Ici, la communauté est présente depuis cinq générations, et compte entre 6 000 et 6 500 personnes. Ce qui en fait l’une des communautés arméniennes les plus importantes d’Ile-de-France, avec Alfortville (Val-de-Marne). Alors l’annonce, mardi soir par Emmanuel Macron, de la création d’une journée nationale de commémoration du génocide arménien, le 24 avril, réjouit ce véritable village dans la ville.

« Ici la communauté Arménienne est très active et soudée, commente le père Avedis Balekiann, à la tête de l’Eglise apostolique depuis dix ans. Elle salue la décision d’Emmanuel Macron qui a touché le cœur de tous les compatriotes ».

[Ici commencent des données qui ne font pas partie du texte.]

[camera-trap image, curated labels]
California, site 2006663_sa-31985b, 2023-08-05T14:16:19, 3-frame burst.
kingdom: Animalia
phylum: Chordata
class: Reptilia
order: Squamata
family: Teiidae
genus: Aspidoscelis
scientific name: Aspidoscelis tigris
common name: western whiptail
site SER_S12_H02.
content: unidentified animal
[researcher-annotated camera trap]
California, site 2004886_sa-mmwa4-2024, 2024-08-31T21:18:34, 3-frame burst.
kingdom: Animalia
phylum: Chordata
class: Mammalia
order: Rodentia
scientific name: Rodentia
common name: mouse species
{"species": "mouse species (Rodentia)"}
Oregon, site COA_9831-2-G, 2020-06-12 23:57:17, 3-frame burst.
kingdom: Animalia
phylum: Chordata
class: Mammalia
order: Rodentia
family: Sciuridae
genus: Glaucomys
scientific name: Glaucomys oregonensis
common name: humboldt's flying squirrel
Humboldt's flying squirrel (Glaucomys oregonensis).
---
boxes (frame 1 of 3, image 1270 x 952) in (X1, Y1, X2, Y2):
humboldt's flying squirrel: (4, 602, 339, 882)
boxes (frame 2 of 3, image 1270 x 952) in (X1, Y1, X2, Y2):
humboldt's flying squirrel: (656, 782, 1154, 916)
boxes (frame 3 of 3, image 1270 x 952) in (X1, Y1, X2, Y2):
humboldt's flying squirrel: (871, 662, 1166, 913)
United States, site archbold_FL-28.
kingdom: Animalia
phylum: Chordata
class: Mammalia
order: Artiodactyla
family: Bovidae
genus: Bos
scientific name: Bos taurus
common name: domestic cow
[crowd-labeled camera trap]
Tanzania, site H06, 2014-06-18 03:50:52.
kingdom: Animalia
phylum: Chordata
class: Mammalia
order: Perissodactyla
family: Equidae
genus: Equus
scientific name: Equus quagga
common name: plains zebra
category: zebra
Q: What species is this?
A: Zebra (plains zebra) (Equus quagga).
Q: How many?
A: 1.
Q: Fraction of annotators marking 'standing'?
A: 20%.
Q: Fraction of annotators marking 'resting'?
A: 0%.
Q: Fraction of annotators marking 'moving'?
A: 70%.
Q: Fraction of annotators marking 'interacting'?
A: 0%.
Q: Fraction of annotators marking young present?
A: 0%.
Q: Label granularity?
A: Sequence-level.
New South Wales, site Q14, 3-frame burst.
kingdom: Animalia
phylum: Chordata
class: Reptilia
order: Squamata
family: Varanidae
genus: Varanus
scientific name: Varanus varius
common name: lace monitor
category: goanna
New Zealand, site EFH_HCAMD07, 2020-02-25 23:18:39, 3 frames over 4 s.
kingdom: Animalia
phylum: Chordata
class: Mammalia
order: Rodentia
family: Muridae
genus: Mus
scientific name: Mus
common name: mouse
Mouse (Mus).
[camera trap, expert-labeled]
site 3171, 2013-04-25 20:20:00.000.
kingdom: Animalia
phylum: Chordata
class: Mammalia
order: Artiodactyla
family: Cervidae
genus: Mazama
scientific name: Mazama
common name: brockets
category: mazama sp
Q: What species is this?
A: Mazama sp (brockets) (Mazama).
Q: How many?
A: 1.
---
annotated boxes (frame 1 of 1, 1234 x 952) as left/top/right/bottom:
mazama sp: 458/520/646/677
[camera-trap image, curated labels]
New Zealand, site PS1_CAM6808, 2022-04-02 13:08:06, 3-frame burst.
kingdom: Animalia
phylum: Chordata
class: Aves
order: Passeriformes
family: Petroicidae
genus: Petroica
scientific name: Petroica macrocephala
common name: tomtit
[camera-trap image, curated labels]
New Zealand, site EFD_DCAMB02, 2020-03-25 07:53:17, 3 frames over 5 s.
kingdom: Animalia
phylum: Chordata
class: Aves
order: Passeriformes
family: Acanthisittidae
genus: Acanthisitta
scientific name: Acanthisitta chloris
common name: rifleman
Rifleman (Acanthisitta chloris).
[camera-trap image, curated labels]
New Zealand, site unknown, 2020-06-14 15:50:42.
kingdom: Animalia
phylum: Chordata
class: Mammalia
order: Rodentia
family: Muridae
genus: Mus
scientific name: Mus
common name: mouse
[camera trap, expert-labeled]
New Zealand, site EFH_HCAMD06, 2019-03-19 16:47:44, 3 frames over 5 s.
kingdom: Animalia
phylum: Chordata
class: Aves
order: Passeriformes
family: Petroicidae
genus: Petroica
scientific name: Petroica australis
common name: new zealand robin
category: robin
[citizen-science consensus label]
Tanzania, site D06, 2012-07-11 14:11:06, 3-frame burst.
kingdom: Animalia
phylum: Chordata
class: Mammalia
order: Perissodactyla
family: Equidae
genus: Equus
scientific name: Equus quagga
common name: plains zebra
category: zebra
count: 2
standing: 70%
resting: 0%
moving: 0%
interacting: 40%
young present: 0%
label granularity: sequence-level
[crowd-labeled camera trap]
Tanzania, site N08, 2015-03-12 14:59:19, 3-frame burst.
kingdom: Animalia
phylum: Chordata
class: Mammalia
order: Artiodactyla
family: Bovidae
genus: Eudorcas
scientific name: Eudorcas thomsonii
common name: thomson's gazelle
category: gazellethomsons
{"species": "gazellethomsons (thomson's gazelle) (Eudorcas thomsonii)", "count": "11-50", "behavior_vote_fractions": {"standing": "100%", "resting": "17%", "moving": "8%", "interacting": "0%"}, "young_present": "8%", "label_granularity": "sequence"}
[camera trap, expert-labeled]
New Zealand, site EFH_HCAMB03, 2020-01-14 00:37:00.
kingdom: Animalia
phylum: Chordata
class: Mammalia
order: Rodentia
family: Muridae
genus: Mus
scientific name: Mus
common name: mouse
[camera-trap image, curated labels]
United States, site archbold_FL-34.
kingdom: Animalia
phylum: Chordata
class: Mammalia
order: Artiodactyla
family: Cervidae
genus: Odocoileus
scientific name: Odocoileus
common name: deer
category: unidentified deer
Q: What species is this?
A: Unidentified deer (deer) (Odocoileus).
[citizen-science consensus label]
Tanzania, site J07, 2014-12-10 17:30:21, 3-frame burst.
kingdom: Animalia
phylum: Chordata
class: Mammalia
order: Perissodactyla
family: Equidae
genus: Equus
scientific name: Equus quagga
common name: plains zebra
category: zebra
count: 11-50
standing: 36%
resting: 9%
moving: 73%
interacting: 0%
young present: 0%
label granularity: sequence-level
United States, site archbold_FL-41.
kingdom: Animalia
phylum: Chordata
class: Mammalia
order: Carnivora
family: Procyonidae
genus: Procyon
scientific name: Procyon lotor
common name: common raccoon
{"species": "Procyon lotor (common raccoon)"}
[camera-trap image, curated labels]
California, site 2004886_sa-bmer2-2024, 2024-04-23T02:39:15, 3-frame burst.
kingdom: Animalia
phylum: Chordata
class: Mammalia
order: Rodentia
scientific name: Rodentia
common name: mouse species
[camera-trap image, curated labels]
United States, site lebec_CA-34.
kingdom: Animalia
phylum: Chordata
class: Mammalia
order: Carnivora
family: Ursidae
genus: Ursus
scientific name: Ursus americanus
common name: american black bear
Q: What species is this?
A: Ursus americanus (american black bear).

Issy-les-Moulineaux, mercredi 6 février 2019. Le père Avedis Balekian est l’archiprêtre de l’église apostolique arménienne qui compte pas moins de 25 000 fidèles. LP/Marjorie Lenhardt

Pour le président de l’école bilingue des Hauts d’Issy, c’est aussi une décision très positive : « Cela nous valorise en tant que Français, et c’est un message fort aux négationnistes de tous bords », réagit Stéphane Aslanian, 56 ans. Son grand-père est arrivé à Issy-les-Moulineaux en 1923, avec un groupe de 10 000 Arméniens dirigés directement par les autorités françaises. A cette époque là, il n’était pas question de devoir de mémoire, mais d’intégration avant tout.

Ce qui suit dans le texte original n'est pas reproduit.